Collaborative Transplant Study data from 46 548 recipients of first kidney transplants (1995-2012) were analyzed to 10 years after transplantation.


Compared with patients who had never smoked (n = 31,462), patients who stopped smoking before transplantation (n = 10,291) only had a modestly increased risk of all-cause graft failure (hazard ratio [HR], 1.1; 95% confidence interval [95% CI], 1.0-1.1; P < 0.001) or death (HR,1.1; 95% CI, 1.0-1.2; P < 0.001) and a similar risk of death-censored graft failure (HR,1.0, 95% CI, 1.0-1.1; P = 0.19), but a 40% increase in death from malignancy (HR, 1.4; 95% CI, 1.2-1.7; P < 0.001).
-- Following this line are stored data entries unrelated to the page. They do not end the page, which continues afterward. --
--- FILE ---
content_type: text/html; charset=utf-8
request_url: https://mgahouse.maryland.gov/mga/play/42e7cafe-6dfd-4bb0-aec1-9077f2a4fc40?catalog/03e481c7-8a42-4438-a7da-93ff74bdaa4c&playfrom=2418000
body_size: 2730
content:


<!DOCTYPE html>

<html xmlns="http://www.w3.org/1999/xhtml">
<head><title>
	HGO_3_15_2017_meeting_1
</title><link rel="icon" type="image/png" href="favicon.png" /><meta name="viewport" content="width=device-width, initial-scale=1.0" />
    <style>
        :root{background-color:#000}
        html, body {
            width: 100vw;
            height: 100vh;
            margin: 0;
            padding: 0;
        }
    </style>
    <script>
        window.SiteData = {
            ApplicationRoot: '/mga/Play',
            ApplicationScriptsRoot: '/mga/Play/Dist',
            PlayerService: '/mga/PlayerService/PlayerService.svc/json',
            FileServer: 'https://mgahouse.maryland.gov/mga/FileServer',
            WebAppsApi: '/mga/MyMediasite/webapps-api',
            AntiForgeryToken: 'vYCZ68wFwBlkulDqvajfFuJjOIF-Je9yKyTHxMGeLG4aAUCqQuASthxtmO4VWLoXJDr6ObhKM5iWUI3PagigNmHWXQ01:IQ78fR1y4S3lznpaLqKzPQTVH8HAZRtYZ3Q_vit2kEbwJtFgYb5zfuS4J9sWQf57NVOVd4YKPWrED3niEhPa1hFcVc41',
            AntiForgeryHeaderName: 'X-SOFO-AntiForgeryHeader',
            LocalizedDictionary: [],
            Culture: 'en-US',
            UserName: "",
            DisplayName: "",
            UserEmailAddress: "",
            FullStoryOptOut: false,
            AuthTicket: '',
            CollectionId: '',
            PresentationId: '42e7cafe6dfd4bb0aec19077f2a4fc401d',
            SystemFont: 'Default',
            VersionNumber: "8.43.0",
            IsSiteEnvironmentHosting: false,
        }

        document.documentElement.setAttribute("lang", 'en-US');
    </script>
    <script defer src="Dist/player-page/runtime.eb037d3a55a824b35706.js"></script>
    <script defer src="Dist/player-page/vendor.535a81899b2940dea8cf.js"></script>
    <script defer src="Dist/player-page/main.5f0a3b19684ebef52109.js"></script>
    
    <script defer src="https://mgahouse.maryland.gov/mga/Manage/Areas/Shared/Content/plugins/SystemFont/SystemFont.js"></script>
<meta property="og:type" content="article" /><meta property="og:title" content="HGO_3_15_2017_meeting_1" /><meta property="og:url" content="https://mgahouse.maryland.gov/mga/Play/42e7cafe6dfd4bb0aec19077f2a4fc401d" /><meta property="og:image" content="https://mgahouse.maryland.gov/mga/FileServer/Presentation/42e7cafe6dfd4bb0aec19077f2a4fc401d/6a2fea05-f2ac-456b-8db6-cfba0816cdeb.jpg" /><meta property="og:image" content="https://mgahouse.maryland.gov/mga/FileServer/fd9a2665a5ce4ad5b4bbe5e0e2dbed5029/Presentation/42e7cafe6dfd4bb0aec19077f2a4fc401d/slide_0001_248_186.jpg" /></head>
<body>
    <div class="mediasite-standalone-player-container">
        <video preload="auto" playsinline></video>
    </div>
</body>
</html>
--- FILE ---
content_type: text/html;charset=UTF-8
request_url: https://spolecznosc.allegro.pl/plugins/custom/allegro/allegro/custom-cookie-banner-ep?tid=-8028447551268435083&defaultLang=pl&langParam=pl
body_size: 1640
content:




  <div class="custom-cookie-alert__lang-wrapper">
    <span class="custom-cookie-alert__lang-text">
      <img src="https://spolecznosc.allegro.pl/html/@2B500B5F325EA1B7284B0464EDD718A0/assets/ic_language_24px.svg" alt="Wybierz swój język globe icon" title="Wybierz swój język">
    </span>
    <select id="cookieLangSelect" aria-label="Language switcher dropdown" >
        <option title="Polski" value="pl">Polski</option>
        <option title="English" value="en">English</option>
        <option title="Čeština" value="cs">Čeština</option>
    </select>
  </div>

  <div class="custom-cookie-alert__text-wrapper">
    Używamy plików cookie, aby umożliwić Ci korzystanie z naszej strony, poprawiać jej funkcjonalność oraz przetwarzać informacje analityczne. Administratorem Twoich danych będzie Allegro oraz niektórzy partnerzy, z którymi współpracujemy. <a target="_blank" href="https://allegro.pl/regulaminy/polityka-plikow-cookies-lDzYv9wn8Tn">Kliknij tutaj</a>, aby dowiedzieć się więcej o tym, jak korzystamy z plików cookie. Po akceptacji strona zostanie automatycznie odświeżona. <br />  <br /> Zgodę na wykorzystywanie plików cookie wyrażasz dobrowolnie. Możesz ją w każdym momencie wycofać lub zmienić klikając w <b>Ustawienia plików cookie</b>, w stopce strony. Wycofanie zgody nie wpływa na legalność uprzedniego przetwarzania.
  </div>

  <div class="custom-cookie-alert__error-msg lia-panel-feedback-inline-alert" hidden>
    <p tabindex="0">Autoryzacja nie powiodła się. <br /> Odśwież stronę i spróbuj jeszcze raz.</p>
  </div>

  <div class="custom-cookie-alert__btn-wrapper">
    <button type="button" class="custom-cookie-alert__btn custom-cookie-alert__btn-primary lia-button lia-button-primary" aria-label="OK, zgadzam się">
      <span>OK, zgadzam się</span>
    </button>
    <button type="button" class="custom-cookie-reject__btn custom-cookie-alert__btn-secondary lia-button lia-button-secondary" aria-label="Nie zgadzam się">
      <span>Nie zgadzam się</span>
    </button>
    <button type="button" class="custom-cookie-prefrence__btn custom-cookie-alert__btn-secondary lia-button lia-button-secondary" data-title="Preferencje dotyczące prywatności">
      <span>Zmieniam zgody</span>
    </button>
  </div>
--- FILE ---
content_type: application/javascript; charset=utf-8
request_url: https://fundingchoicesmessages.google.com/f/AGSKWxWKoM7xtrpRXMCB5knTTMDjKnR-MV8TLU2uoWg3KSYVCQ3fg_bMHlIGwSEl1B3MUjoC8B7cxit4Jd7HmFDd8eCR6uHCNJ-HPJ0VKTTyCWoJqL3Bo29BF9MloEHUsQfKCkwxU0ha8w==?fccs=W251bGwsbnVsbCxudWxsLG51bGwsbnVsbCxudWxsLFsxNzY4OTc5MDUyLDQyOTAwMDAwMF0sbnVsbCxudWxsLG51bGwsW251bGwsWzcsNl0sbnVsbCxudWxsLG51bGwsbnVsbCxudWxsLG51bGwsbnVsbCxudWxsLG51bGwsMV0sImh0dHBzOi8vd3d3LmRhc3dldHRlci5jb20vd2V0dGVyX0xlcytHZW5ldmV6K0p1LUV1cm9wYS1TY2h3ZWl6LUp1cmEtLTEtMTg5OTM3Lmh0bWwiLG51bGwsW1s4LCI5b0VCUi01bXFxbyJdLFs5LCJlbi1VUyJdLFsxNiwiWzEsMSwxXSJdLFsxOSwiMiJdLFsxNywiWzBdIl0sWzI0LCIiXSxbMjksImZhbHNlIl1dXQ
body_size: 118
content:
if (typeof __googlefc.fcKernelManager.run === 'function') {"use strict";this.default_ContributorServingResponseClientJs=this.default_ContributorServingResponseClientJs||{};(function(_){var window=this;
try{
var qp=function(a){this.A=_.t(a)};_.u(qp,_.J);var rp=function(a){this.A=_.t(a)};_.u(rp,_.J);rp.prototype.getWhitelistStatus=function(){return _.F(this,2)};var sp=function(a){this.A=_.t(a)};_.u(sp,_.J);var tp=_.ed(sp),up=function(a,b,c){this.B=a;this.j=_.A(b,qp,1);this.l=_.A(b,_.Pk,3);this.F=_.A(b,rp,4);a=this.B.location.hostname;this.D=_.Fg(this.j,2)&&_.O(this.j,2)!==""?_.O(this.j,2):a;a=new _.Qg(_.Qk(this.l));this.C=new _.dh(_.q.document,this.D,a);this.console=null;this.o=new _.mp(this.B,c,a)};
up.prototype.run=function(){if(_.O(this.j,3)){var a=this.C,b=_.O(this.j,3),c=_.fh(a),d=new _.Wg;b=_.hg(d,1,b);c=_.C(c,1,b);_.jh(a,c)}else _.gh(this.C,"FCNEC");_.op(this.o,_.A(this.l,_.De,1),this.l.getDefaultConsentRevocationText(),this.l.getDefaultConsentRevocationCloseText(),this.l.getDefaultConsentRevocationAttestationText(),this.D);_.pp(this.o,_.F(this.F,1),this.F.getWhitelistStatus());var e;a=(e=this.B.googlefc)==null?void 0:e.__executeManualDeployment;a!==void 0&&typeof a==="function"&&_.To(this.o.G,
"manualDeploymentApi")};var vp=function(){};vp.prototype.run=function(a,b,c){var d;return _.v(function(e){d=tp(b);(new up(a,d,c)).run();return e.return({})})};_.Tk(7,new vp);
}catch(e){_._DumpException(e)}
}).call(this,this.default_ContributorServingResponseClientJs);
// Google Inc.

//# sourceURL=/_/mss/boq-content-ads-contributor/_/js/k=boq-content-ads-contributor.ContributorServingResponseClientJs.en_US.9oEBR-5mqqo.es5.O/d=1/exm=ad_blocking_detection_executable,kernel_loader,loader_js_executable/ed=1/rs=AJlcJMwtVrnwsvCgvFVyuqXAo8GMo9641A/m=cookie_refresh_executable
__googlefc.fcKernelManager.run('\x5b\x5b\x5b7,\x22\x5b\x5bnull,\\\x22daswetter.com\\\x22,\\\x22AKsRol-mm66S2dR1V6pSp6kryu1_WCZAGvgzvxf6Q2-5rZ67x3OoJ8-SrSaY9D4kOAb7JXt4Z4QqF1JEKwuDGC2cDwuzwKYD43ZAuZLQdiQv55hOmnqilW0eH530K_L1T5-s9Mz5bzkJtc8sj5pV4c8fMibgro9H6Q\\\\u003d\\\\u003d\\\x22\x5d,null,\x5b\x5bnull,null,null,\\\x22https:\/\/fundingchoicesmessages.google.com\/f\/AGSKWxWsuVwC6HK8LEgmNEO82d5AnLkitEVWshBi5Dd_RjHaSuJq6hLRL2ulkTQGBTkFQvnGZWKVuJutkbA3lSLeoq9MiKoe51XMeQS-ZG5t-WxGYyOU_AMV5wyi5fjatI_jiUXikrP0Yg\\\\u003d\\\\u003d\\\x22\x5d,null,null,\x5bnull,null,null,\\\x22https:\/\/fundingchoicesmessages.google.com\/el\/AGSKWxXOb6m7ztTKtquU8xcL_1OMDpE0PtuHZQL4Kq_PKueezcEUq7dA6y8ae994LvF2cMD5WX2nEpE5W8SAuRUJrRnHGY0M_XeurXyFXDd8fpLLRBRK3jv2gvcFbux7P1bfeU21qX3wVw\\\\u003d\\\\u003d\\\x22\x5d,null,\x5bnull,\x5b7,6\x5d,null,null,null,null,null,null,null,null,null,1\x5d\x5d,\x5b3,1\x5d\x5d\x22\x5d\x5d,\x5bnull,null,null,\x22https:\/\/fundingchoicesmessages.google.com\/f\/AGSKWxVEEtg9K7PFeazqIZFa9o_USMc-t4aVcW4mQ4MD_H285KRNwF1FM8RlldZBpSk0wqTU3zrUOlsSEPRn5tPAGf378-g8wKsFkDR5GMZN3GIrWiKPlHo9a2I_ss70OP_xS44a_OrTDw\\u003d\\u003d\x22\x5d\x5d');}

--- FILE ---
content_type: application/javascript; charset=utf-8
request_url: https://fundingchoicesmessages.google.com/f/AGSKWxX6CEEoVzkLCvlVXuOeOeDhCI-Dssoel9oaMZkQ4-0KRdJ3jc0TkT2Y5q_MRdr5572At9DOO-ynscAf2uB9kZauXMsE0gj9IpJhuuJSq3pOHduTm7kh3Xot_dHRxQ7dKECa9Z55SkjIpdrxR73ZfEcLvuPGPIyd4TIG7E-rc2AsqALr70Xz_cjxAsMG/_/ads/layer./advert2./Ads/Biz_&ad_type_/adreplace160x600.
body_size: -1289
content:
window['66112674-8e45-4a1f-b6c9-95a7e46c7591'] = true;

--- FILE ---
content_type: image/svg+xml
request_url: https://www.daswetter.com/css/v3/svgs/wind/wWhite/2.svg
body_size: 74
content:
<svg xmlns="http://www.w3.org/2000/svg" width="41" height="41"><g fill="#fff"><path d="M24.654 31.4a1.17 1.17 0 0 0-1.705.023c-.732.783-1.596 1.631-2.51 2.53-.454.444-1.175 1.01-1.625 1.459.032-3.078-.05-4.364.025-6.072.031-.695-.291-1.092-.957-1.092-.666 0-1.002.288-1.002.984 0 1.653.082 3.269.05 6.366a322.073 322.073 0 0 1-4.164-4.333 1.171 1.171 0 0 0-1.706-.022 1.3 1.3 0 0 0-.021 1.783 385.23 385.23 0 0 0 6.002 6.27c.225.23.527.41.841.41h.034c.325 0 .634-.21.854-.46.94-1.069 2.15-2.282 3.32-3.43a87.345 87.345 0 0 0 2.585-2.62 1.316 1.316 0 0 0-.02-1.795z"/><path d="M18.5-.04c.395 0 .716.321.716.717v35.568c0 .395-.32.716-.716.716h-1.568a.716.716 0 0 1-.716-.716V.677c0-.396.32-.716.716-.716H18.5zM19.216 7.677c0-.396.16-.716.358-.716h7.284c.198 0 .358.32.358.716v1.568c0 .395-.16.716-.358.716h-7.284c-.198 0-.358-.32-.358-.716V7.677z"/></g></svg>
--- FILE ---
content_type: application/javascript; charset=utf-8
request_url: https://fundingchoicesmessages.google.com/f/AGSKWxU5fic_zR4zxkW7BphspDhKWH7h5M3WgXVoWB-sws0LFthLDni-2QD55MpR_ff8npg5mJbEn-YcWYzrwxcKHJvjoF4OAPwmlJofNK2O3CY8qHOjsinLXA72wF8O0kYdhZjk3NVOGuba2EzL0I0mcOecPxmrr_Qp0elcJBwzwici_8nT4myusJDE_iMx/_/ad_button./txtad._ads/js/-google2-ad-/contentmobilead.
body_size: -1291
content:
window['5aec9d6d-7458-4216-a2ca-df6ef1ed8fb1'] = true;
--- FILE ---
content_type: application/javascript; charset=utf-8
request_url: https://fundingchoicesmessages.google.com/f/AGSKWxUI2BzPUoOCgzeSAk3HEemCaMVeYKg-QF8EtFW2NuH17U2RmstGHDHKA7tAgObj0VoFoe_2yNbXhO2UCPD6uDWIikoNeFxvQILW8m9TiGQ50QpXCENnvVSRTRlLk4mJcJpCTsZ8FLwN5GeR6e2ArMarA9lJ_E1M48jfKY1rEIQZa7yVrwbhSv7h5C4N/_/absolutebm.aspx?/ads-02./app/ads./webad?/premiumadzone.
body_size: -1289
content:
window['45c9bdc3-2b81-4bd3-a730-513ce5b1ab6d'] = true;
The risk of events was generally markedly higher in patients who continued to smoke (n = 4795) versus those who had stopped. For tumors of the lip, oral cavity and pharynx, digestive organs, respiratory tract, female genitalia and urinary tract, HR values increased significantly from never-smoked to former smokers to current smokers. The risk of respiratory tumors or cervical cancer was approximately halved when smoking was stopped versus continued.


This large series provides clear evidence that patients who stop smoking before transplantation experience substantial benefits, including a substantial reduction in certain types of malignancy.